With his goal of creating a “momentary portrait of the German” (a snapshot in the truest sense), Sander plotted out a complex series of groupings and sub-portfolios like The Woman in Intellectual and Practical Occupations, The Performing Musician, and Farming Types, ultimately printing around 600 photos. The last of these he assembled as The Persecuted and Political Prisoners portfolios from negatives taken by his son Erich before Erich’s death in 1944 at Siegburg Prison, where he was a left-wing political prisoner.

Taken together, Sander’s consistently humanistic photographs have the most staying power in this crowded and cacophonous show. While they indeed make up only a “momentary portrait,” what makes Sander’s project all the more arresting is the moment, before the Weimar Republic’s unraveling and the outbreak of the Second World War: His varied, enigmatic subjects sit as if on a fragile seam joining the long past and our present-day future. By the same token, there is an eerie sense of folly and foreshadowing in his unfinished taxonomy; that is, man’s folly in attempting a comprehensive classification of the world around him (the kind explored generations earlier in Moby-Dick, where the scientific chapters that fall short of a complete cetology mirror Ahab’s doomed quest) alongside the looming machinations of the Nazi party that would soon stratify German society—and Europe—for their own purposes.

In an early room of the show, the 1928 cabaret hit “It’s in the Air” plays from hidden speakers while its lyrics, which charmingly observe a change of atmosphere in Germany (“Things were so different back in the day!”), are posted in large print on a nearby wall; there’s something silly, fiery, thorny, and hypnotic going on, you hear. Today, this overwhelming exhibit still begs the question—what was in the air back then? Maybe trauma, debauchery, or nihilism?

Or perhaps a natural evolution, an outgrowth from the interiority of pre-war Expressionism and the collective release of a people liberated from monarchical rule. The eponymous cabaret-hopping protagonist of Erich Kästner’s zippy 1931 novel Fabian: The Story of a Moralist, a crisp first edition of which dutifully pops up in the exhibit, calls the Europe he’s living in—the Europe of the late 1920s— “a great waiting room” for some impending upheaval: “We live provisionally,” he warns. “The crisis goes on without end!”

The exhibition ends with Reversals, a new room-sized installation by contemporary photographer Arno Gisinger. He projects archival photos of paintings as they were hung in Hartlaub’s groundbreaking 1925 exhibition, and overlays photos of their placement, 8 years later, in the exact same museum when they appeared in the initial Nazi-organized “exhibitions of shame” against so-called Degenerate Art. Indeed, there can be no offsetting the crises that came before and after the comparatively peaceful 1920s on display at the Pompidou. It’s not exactly for art to offset, but, if it succeeds, to exist beyond the fray of historical reaction, whether its own or others’.
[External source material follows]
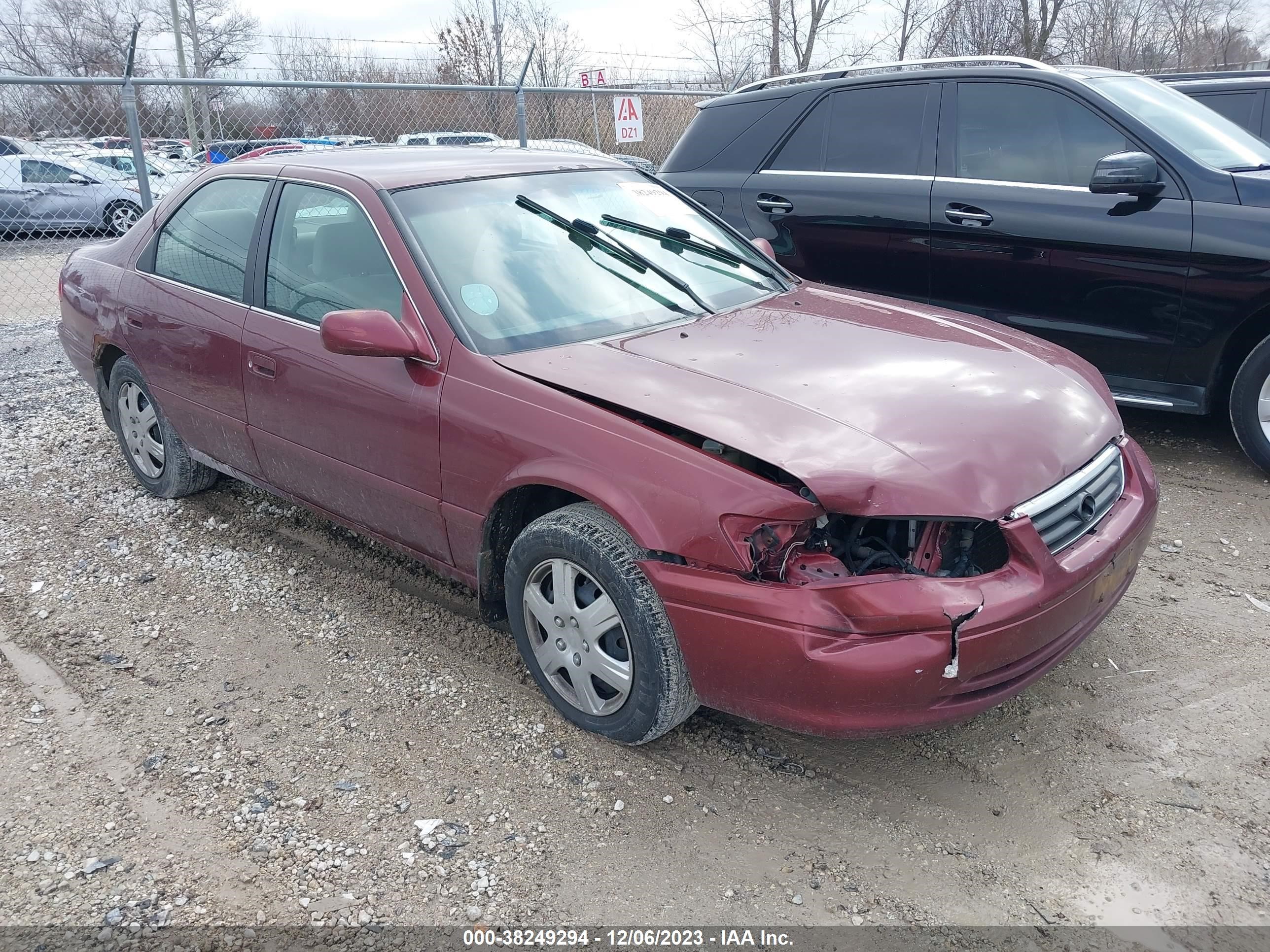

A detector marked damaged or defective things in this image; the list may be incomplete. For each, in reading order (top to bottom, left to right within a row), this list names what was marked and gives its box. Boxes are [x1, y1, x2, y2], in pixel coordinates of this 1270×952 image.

missing headlight opening [777, 518, 1006, 586]
damaged front bumper [640, 439, 1158, 736]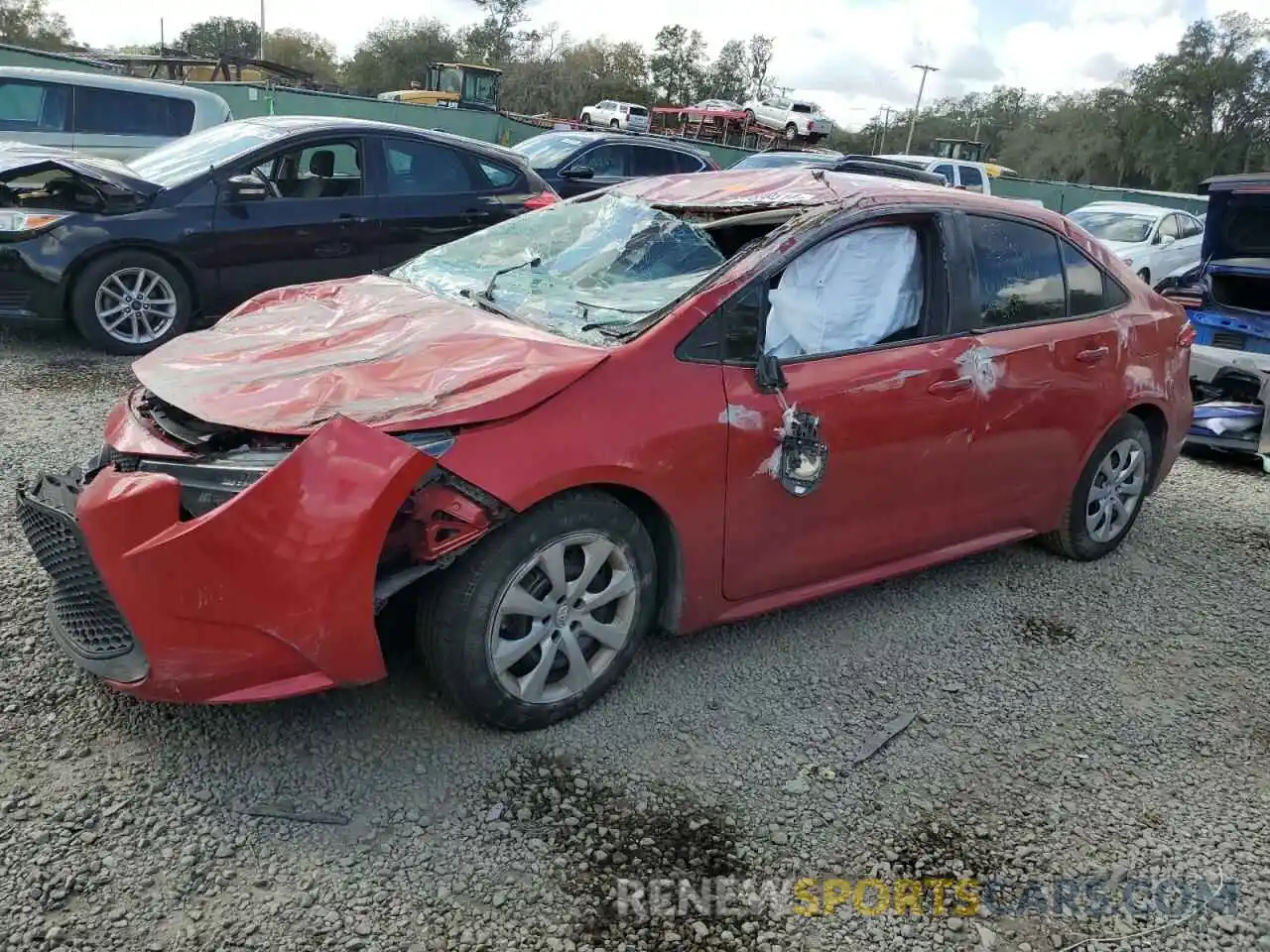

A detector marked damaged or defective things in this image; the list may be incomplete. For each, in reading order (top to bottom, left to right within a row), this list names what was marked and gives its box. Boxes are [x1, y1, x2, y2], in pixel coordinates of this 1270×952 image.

And even as crises seem to arrive in an endless parade today, nearly a hundred years later, anyone hoping for a Roaring Twenties redux to follow the pandemic, bouts of authoritarian incompetence, and now rising global inflation is being willfully flippant toward history. Happily, the curators at the Pompidou do not make such a thematic stretch. Instead the many outlets of artistic expression in the exhibit and the way they resist collective categorization emphasize the subjectivity that protects and elevates great art of any era. Alluring, impenetrable, shocking, and monumental, “Germany / 1920s / New Objectivity / August Sander” hits the same notes as its four-headed, century-old subject.

“Germany / 1920s / New Objectivity / August Sander”

Centre Pompidou
Place Georges-Pompidou
75004 Paris, France

11 May 2022 – 5 September 2022

Jamie Aylward is a writer living in Paris, France.